Where, f is the system frequency, HZ; N is the number of turns of the secondary winding; S is the cross-sectional area of the iron core, m2; B is the magnetic flux density in the core. If the secondary loop is a pathway, the secondary current will be generated to complete the current transfer in the primary secondary winding. However, when the magnetic flux density in the core reaches saturation point, the change of B with the excitation current or magnetic field intensity tends to be insignificant. That is to say, when N,S and f are determined, the secondary induced potential will remain basically unchanged, so the secondary current will also remain basically unchanged, and the proportional transmission characteristics of the primary and secondary current will be changed. We know that the essence of CT saturation is that the magnetic flux density B in the iron core is too large, which exceeds the saturation point. The amount of magnetic flux in the core is determined by the size of the current that creates the magnetic flux, that is, the size of the excitation current Ie. When Ie is too large, the magnetic flux density is too large, which will make the core tend to be saturated. At this time, the excitation impedance of the CT will decrease significantly, resulting in the further increase of the excitation current, which further aggravates the increase of the magnetic flux and the saturation of the iron core. This is actually a vicious cycle. As can be seen from Figure 1, the decrease of Xe and the increase of Ie will be manifested as the increase of the transformer error, so as to affect the normal operation.
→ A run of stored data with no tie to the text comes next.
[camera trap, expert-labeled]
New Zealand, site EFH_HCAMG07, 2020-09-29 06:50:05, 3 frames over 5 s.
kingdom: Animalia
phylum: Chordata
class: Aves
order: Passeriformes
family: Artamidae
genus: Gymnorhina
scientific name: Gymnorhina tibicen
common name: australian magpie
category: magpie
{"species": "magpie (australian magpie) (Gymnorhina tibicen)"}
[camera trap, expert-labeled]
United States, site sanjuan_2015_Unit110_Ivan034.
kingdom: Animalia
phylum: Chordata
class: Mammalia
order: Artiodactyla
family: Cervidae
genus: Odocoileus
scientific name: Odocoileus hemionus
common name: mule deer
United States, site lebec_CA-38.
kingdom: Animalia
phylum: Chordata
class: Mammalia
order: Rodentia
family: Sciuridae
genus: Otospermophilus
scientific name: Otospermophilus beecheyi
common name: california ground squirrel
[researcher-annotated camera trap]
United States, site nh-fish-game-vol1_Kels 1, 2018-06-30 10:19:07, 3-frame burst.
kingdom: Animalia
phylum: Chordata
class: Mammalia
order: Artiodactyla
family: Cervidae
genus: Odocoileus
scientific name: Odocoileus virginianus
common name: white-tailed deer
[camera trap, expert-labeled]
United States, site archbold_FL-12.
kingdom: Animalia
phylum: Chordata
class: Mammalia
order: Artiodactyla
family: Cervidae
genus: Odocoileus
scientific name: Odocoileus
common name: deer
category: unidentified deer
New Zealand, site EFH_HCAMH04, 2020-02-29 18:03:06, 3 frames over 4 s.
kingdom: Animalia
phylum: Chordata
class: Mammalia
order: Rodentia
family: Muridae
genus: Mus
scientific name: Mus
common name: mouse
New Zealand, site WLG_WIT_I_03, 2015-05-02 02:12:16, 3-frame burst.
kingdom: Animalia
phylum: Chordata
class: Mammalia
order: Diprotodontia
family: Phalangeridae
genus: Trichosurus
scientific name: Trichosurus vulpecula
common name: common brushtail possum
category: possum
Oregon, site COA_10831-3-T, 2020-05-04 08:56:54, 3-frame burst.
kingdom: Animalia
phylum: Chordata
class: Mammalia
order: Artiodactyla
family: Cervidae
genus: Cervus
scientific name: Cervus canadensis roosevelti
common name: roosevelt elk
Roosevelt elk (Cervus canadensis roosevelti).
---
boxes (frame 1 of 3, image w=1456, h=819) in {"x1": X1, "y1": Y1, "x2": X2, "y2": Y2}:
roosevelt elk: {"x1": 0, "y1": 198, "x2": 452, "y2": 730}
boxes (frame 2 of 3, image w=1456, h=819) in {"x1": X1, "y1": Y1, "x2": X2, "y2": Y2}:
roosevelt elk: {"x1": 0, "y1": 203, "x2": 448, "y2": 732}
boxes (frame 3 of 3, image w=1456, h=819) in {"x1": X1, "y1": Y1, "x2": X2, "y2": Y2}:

The saturation of the iron core can be generally understood in two ways. One is steady-state saturation and the other is transient saturation. For steady-state saturation, we can analyze it with the help of Figure 1. As can be seen in the figure, Ie and the secondary current Is are proportionally shunt. We assume that the excitation impedance Ze is constant. When the primary current increases due to accidents and other reasons, Ie will inevitably increase proportionally, so the magnetic flux of the core increases. If the current is too large, it will also cause the Ie to be too large, which will go into the above cycle, and then cause the transformer saturation. Transient saturation refers to the saturation of the transformer caused by the transient component during the fault transient state. We know that when any failure occurs, the electrical volume is not abrupt. The occurrence of fault quantity must be accompanied by more or less aperiodic component. However, the non-periodic component, especially the DC component in the fault current, cannot be transmitted between the first and second transformer. These currents will all appear as excitation currents. Therefore, when the accident occurs accompanied by a large transient component, the excitation current will also increase, resulting in transformer saturation.